* ZIELE:
1) Schreiben Sie bitte aus dem Text zur Zweijahresfrist nach dem RVG den Abschnitt von „Liegt also zwischen“ bis „erneut verlangen darf.“ wortgetreu ab.
2) Führen Sie den Text zur Zweijahresfrist nach dem RVG im Anschluss an seinen letzten Satz weiter.

* TEXTAUSZUG:

>>>

Liegt also zwischen der Erledigung des ersten Auftrags und der Erteilung des Auftrags, in der gleichen Sache weiter tätig zu werden, ein Zeitraum von mehr als zwei Kalenderjahren, so handelt es sich kraft der Fiktion in § 15 Abs. 5 S. 2 RVG um eine neue Angelegenheit, sodass der Anwalt sämtliche Gebühren erneut verlangen darf.
Gleichzeitig wird auch eine Anrechnung nach Ablauf von zwei Kalenderjahren ausgeschlossen.
Die Zweijahresfrist des § 15 Abs. 5 S. 2 RVG beginnt mit Ablauf des Kalenderjahrs, in dem der vorangegangene Auftrag erledigt worden ist.
Nach § 15 Abs. 5 S. 2 RVG muss die vorangegangene Angelegenheit erledigt gewesen sein. Insoweit kann auf die Definition der Erledigung in § 8 Abs. 1 RVG zurückgegriffen werden.

<<<

* DATENAUSZÜGE:

>>>

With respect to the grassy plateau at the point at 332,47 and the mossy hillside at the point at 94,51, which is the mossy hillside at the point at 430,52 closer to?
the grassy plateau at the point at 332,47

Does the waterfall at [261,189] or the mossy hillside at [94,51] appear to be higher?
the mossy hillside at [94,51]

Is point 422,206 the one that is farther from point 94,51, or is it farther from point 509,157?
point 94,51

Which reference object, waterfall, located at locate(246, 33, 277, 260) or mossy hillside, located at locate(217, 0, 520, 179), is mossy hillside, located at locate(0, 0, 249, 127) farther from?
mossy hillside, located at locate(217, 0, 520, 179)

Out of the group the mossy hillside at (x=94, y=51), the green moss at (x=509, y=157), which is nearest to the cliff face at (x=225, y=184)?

<<<
>>>

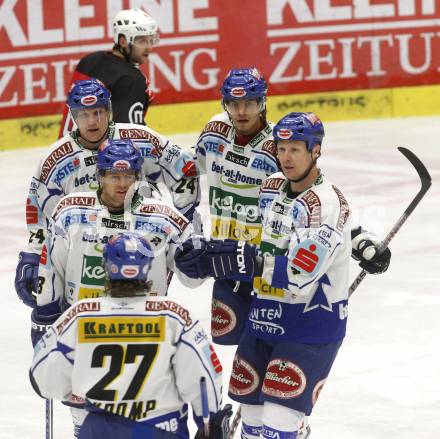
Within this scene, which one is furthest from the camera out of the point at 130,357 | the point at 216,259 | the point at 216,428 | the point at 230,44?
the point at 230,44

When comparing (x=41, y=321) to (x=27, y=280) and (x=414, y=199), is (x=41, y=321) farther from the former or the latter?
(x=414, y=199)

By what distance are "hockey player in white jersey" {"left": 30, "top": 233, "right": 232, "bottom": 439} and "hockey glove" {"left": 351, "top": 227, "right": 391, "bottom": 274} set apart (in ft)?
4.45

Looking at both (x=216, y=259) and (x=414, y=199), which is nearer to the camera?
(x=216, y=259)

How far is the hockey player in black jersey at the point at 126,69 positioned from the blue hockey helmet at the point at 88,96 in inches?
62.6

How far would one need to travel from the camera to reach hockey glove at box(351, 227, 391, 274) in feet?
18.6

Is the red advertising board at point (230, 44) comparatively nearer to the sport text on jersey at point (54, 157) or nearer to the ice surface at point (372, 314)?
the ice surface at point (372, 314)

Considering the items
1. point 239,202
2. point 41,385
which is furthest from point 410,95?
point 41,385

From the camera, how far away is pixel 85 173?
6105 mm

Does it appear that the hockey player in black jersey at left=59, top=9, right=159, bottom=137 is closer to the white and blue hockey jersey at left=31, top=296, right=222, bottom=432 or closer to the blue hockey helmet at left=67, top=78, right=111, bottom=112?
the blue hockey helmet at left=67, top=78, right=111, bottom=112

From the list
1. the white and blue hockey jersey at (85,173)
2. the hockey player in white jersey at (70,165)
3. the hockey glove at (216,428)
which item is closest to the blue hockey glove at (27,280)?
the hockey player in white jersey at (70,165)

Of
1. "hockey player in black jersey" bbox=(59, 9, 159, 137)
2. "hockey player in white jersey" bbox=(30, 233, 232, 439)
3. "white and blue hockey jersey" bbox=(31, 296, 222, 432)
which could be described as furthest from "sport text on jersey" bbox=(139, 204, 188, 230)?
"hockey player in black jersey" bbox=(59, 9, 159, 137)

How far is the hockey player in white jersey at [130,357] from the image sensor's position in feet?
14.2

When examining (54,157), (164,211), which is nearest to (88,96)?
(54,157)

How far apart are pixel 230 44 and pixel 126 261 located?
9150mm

<<<
>>>

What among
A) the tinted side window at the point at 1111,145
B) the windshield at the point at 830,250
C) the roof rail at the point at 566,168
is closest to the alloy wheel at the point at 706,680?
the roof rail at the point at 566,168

<<<

* ANTWORTLISTE:
1)
Liegt also zwischen der Erledigung des ersten Auftrags und der Erteilung des Auftrags, in der gleichen Sache weiter tätig zu werden, ein Zeitraum von mehr als zwei Kalenderjahren, so handelt es sich kraft der Fiktion in § 15 Abs. 5 S. 2 RVG um eine neue Angelegenheit, sodass der Anwalt sämtliche Gebühren erneut verlangen darf.

2)
Unzutreffend ist es dagegen, auf die gesamte Fälligkeit der Gebühren des vorangegangen Auftrags i.S.d. § 8 Abs. 1 RVG abzustellen. Diese Rspr. verkennt, dass die Fälligkeit nur in einem Fall an die Erledigung anknüpft, aber auch unter anderen Voraussetzungen eintreten kann, obwohl die Angelegenheit noch nicht erledigt ist, etwa bei Ruhen des Verfahrens, bei Erlass einer Kostenentscheidung etc.
Wird ein Verfahren ausgesetzt, liegt kein Fall des § 15 Abs. 5 S. 2 RVG vor, weil der Anwalt während der Aussetzung weiterhin beauftragt bleibt und weiterhin tätig werden muss. Er muss regelmäßig prüfen, ob die Voraussetzungen der Aussetzung noch gegeben sind.
Auch dann, wenn das Ruhen des Verfahrens angeordnet ist, liegt kein Fall des § 15 Abs. 5 S. 2 RVG vor, da der Anwalt während des Ruhens weiterhin beauftragt bleibt und weiterhin tätig werden muss. Er muss regelmäßig prüfen, ob die Voraussetzungen des Ruhens noch gegeben sind.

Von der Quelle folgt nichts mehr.